▶ [DIRECTIVES]:
1. In the excerpt about Barbara Alexander, rewrite the part starting at "The encounter seemed" and ending at "her younger self.", renaming "freelance writer" as "columnist".
2. According to the excerpt about Barbara Alexander, what subject did she take her PhD in?

▶ [PAGE EXCERPT]:
+---+

1: The Entrance Gate
In the winter of 1958, a 17-year old American named Barbara Alexander wandered into the tiny town of Lone Pine, California. She’d spent the night in a car with two friends, hadn’t slept, and had barely eaten in days. As the sun rose over the Sierra Nevada, she left her two friends sleeping in the car by the highway, and wandered through the desert and into town. She walked through the empty streets, and then suddenly:
the world flamed into life . . . There were no visions, no prophetic voices or visits by totemic animals, just this blazing everywhere. Something poured into me and I into it. This was not the passive beatific merger with ‘the All’, as promised by the Eastern mystics. It was a furious encounter with a living substance that was coming at me through all things at once . . . Nothing could contain it. Everywhere, ‘inside’ and out, the only condition was overflow. ‘Ecstasy’ would be the word for this, but only if you are willing to acknowledge that ecstasy does not occupy the same spectrum as happiness or euphoria, that it participates in the anguish of loss and can resemble an outbreak of violence.1
The experience – or ‘encounter’ as she thought of it back then – didn’t burst out of nowhere. For some years, Barbara had experienced moments of dissociative absorption, when something ‘peeled off the visible world, taking with it all meaning, inference, association, labels and words’ and she felt plunged into ‘the indivisible, elemental material out of which the entire known and agreed upon world arises’. She was also a depressed, introspective and solitary teenager, with an alcoholic father, a suicidal mother, and few friends or boyfriends. She was gripped by a search for life’s meaning, torn between a reductive materialism and the Romantic mysticism of Dostoevsky and Walt Whitman.
The encounter seemed a response to her searching. But who or what had she encountered? She had no religion to make sense of it – she had come back from a Baptist summer-camp contemptuous of the ‘mental degenerates’ she’d met there. Her confusion and sense of loss when the moment failed to reoccur led to a half-hearted suicide attempt. And then, gradually, she grew up and joined the human race: she went to college, took a PhD in cellular immunology, got married, had kids. When lab work seemed too dry for her, she became a freelance writer and campaigner for socialism and feminism. Like others in the progressive movement, she was a committed atheist, and wrote off her teenage experience as a mental disorder, possibly even an attack of schizophrenia. But she couldn’t shake off the feeling she’d betrayed her younger self.

+---+

Items listed in a dataset:
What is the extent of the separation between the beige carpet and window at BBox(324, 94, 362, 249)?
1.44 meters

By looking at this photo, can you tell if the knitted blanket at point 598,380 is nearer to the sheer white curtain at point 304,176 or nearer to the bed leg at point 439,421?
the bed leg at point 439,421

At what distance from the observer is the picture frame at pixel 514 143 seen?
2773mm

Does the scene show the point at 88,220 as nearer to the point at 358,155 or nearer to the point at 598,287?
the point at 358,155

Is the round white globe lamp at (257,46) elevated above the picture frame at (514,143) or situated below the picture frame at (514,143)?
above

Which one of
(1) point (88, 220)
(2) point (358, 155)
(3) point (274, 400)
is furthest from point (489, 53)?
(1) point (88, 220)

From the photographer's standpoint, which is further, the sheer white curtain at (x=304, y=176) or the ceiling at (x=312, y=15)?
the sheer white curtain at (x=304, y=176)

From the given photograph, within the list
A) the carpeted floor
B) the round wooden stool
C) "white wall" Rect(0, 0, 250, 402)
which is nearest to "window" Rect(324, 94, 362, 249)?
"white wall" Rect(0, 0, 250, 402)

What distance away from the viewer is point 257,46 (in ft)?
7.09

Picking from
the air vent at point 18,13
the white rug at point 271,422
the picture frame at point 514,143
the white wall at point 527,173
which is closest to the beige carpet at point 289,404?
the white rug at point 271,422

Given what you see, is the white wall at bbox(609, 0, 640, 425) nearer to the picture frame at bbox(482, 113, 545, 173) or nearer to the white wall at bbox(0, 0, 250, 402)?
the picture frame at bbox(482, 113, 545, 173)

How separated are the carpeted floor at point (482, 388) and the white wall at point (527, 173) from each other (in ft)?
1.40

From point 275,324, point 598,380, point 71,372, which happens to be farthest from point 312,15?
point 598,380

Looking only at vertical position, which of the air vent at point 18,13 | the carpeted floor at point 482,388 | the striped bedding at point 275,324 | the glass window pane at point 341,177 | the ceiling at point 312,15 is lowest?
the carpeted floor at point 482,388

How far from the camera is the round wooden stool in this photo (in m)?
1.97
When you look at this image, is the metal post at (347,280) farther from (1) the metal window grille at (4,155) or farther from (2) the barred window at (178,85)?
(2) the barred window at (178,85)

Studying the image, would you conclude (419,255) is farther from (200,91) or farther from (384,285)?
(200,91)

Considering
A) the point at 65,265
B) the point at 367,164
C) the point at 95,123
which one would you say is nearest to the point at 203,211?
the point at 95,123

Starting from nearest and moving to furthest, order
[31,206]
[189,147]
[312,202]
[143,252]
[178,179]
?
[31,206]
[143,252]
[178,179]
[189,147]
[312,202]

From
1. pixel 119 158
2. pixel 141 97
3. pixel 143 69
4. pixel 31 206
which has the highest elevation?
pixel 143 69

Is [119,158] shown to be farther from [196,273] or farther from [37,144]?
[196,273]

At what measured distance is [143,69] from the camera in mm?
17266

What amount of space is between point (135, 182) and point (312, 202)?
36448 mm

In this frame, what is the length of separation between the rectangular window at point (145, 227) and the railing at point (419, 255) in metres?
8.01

+---+

▶ [ANSWERS TO THE EXERCISE]:
1.
The encounter seemed a response to her searching. But who or what had she encountered? She had no religion to make sense of it – she had come back from a Baptist summer-camp contemptuous of the ‘mental degenerates’ she’d met there. Her confusion and sense of loss when the moment failed to reoccur led to a half-hearted suicide attempt. And then, gradually, she grew up and joined the human race: she went to college, took a PhD in cellular immunology, got married, had kids. When lab work seemed too dry for her, she became a columnist and campaigner for socialism and feminism. Like others in the progressive movement, she was a committed atheist, and wrote off her teenage experience as a mental disorder, possibly even an attack of schizophrenia. But she couldn’t shake off the feeling she’d betrayed her younger self.

2. Cellular immunology.